First, Amazon announced that Kindle Books were outselling Hardcovers. Now, Kindle Books have outpaced paperbacks. For every 100 paperback books the company has sold, they have sold 115 Kindle books. During the same period, they sold three times as many Kindle books as hardcover books. These numbers are for the United States, of course.

The Amazon Kindle store has more than 810,000 books, of which 670,000 are $9.99 or less, in addition to millions of out of copyright titles.

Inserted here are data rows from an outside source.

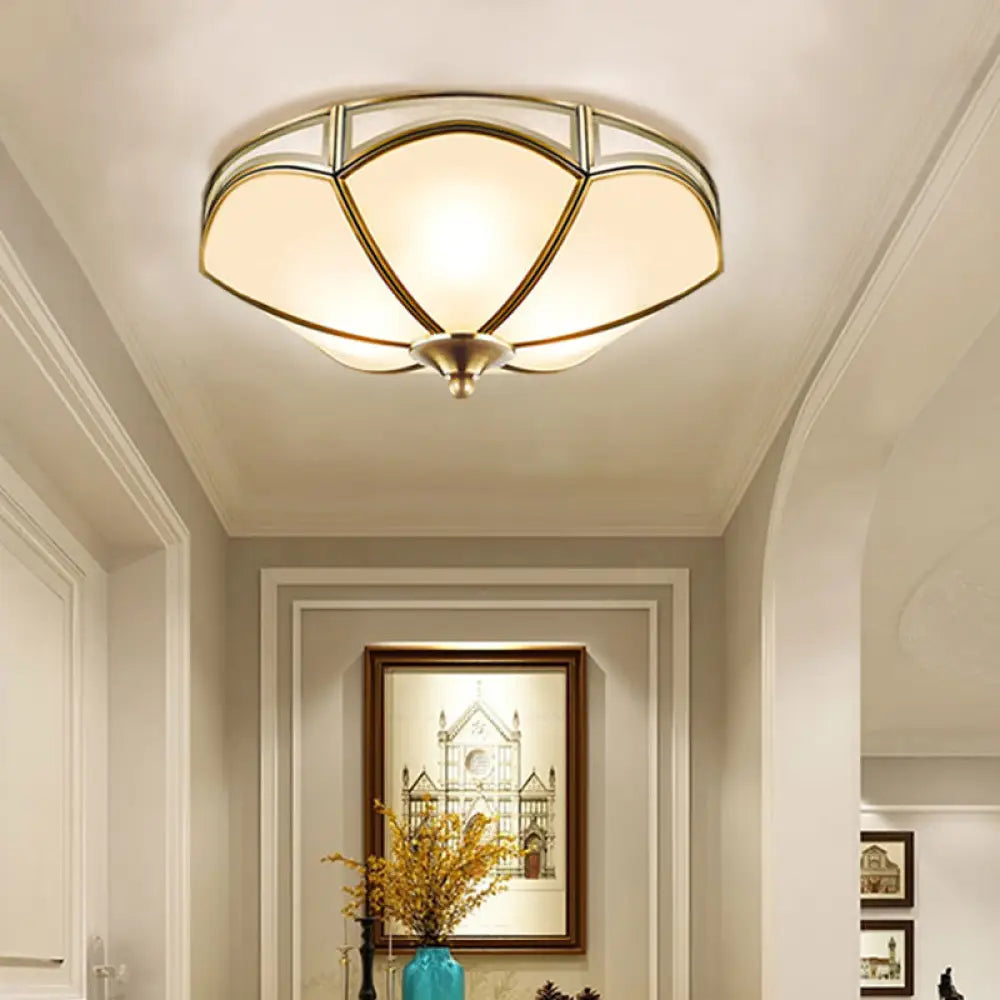 DecorBites™ DecorBites™ Frosted White Glass Brass Ceiling Flush Mount Lamp with 3 Scallop Heads - Perfect for Hallways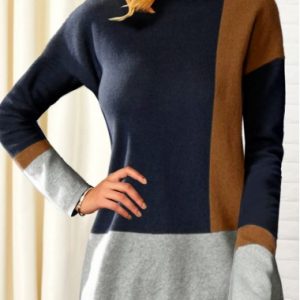 Contrast Panel Long Sleeve Pullover Sweater - L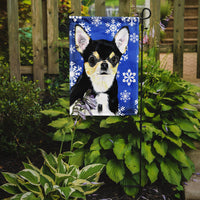 Chihuahua Winter Snowflakes Holiday Flag Garden Size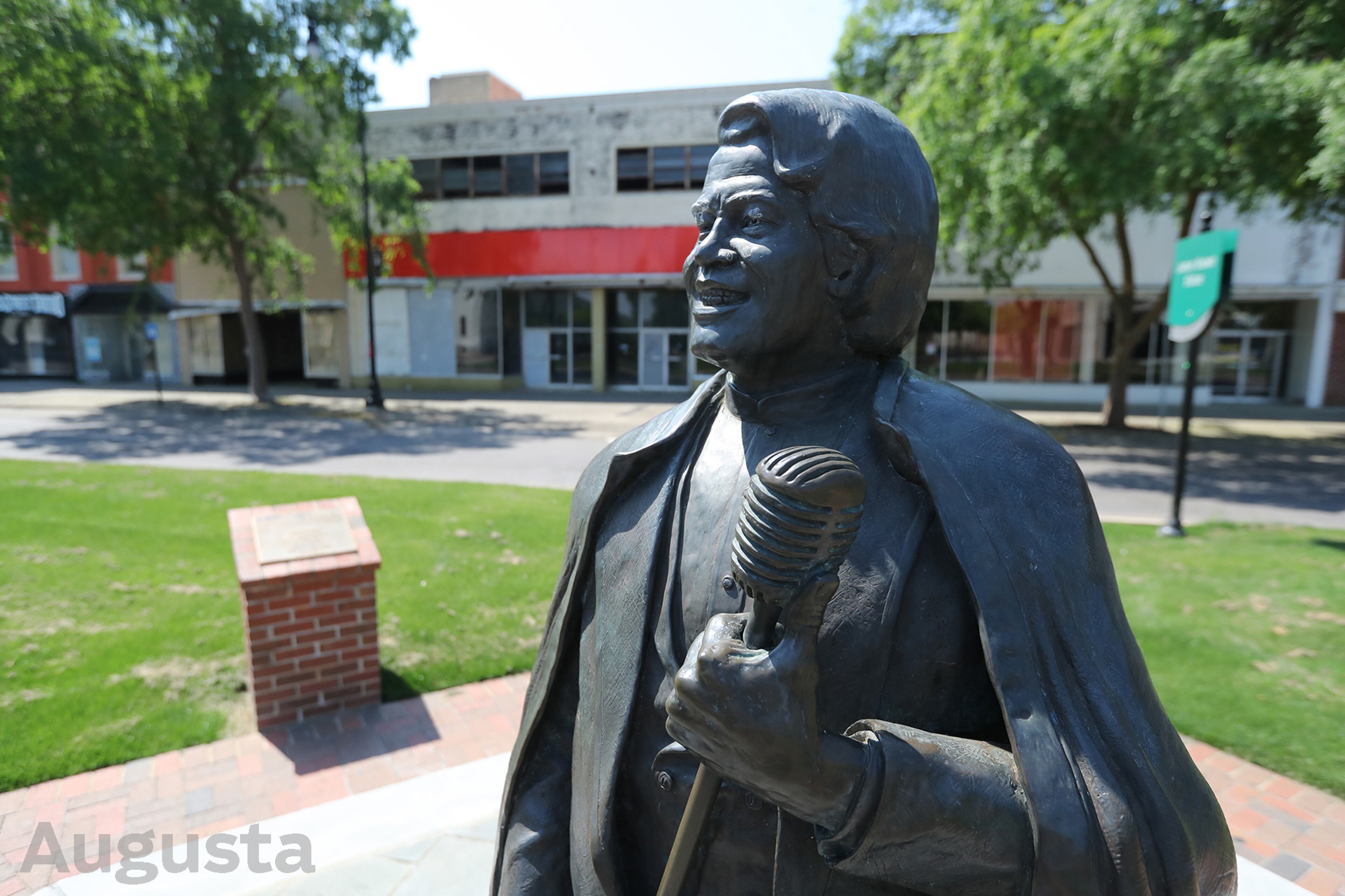 April 6, 2020 Augusta: James Brown Plaza, featuring a lifesized statue of the Godfather of Soul immortalized in bronze, at Broad Street and James Brown Boulevard are devoid of any activity during shelter in place on Monday, April 6, 2020, in downtown Augusta. Curtis Compton ccompton@ajc.com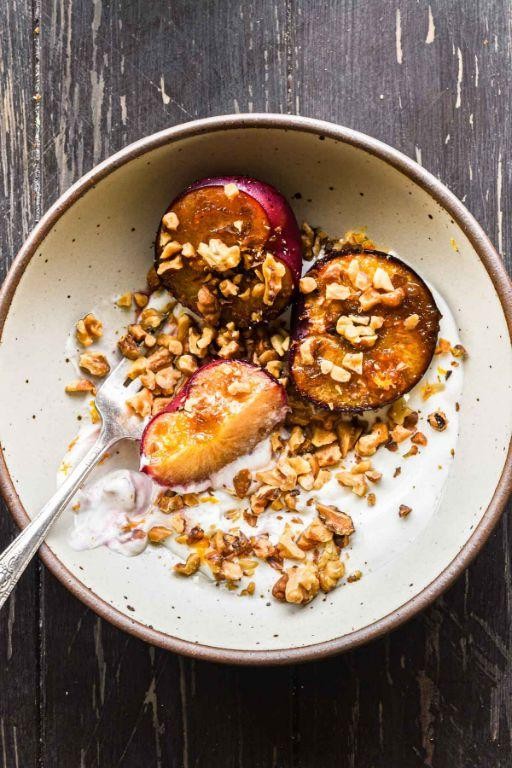 Roasted Plums with Cardamom and Yogurt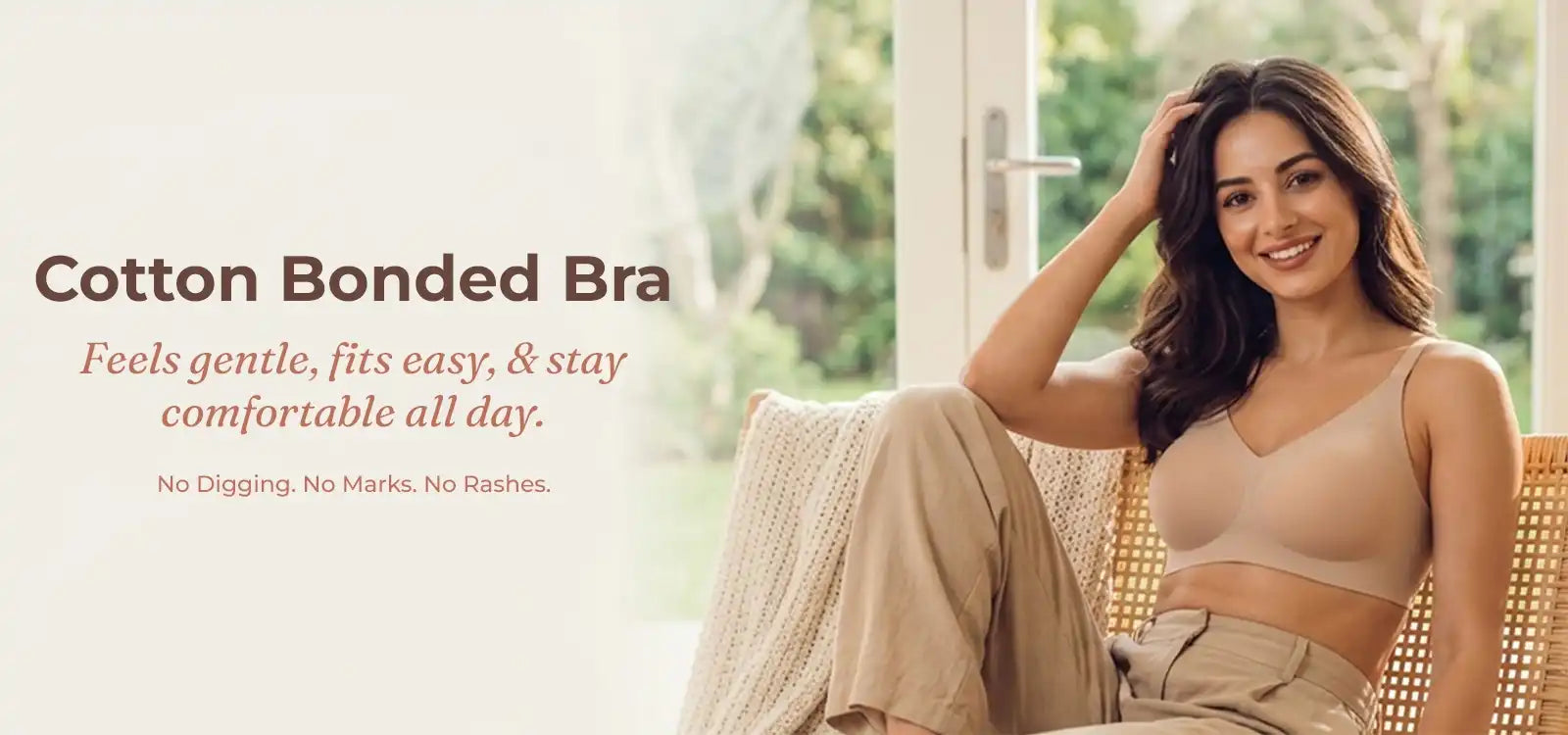 Cotton Padded Full Coverage Bonded Bra (SB-938-Fawn)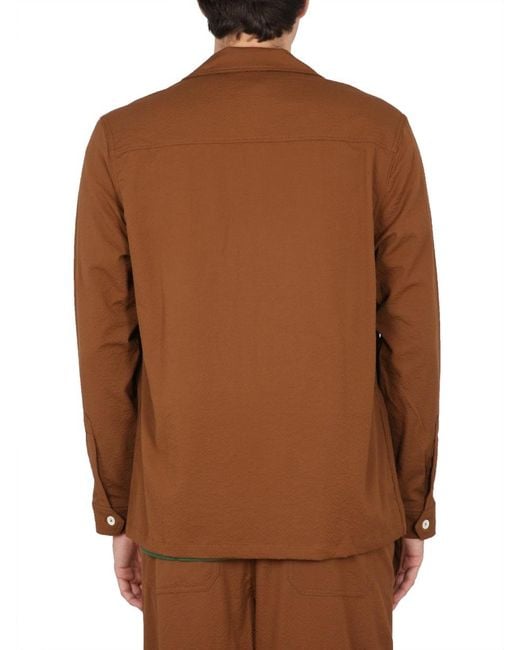 Howlin' By Morrison Brown Long-Sleeved Lapel Shirt for men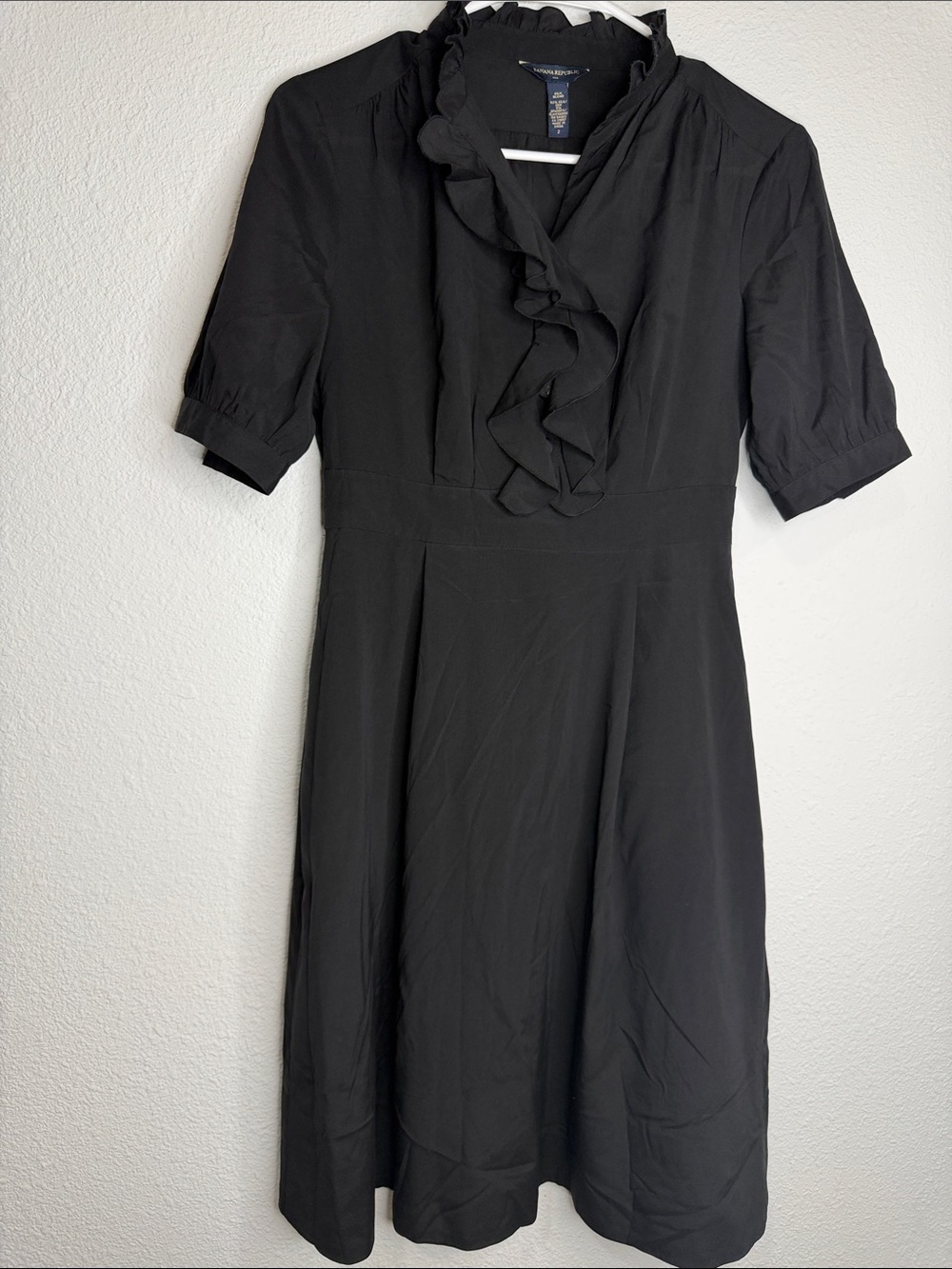 Vintage Banana Republic Black Ruffle-Front Midi Dress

But why is this the truth?

  • The Price is Right: The Kindle 3 Wi-Fi is $139, and $50 extra gets you lifetime 3G. They will likely continue to try and bring the price to sub-$100.
  • You don’t need a Kindle to Read Kindle Books: There are Kindle apps for every mobile platform, desktop(Linux excepted), and for the Web(full content pending). You can read a book anywhere.
  • Whispersync: Not only can you read it anywhere, but it remembers where you where you left off when device-hopping.
  • Simplicity: Amazon focused on a replacement to the book experience. It didn’t try to make a device that did everything, like a tablet. It may make one of these someday, however. But their design focuses on readability, battery life, etc.

And we say all this being a latecomer to the Kindle, after we thought it was too expensive, during the early days.